Homeland or The Land of Nuances

A Sort-of Movie Review I've recently started watching TV series Homeland, and I find myself constantly blown away by the various themes and questions it raises, covering the drawbacks of the most glorious American civilization. The story is about a CIA agent who suspects a just recently returned prisoner of war and momentary hero has been turned against his country. Will she be right? Could he really work for the terrorists who tortured him against the country he had sworn to protect but which let him rot for eight years in his cell?

Among the obviously exciting plot twists, the series has an even greater vantage from my point of view: the virtue of showing the nuances of certain said to be black-and-white problems which ruin so many good war movies and spy thrillers, making them less than credible. Right from the first episode it shows the moral ambiguity of surveillance, the difficulty of coming home to a loving family, the impossibility to integrate and communicate with a community which knows nothing of the horrors of war.

And then there are the characters. Masterfully portrayed by their respective actors, the protagonists are full of flaws and brilliance. Carry is the driven and ambitious intelligence officer whose life dismisses the working class myth that you can be successful at your work and still have a personal life. She is a valuable asset to the agency, yet she doesn't have time or space for anything else. Brody's character is even more complex: it shatters the image of the brave yet jolly hero, who sacrifices his life in a just war and comes home to tell stories about it at dinner. He doesn't tell stories (or if he does they are either fictional or deeply unsettling), he can hardly cope with the stress of coming home, and there is no just war. There is war where soldiers kill each other, where bombers blow up children, where suicide bombers blow up officials who send off soldiers to die, or where people who like each other do everything in their power to sabotage their mission, where people understand none of their friends as well as they do their enemies, and so on.

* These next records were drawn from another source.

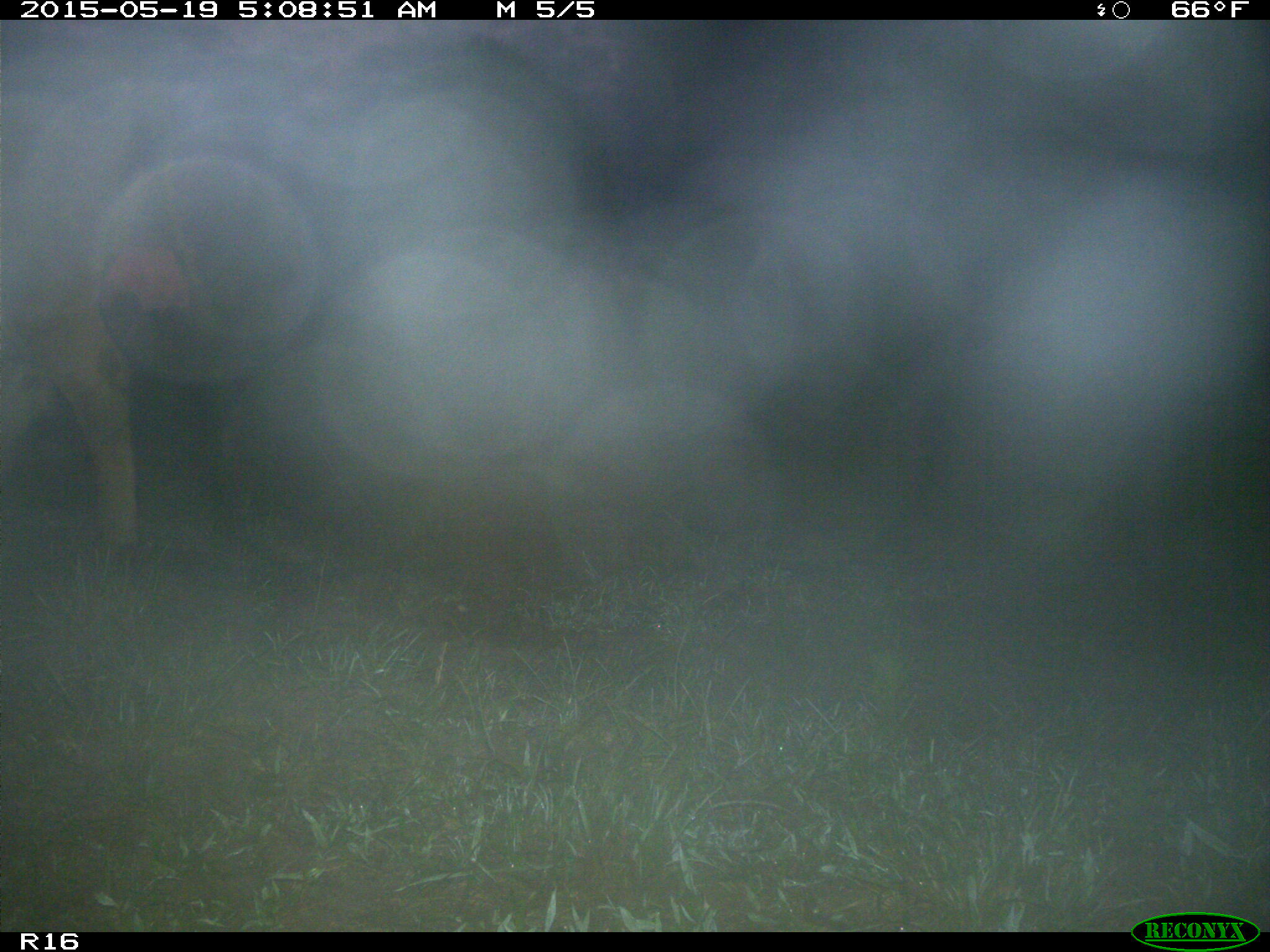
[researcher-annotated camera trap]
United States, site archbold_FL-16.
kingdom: Animalia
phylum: Chordata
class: Mammalia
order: Artiodactyla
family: Bovidae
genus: Bos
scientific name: Bos taurus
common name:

This movie systematically brakes down all what we thought we knew about right and wrong, good and evil, and the functional yet highly arbitrary legal and social system of the world's greatest country. And that's what I like about it. It compels us to think for ourselves, to try to find the truth from out there. What is the truth? The truth is that there is no truth, only sides, opinions and ways of looking at them. There is no black and white, only a thousand shades of grey, one closer to light, the other one closer to darkness.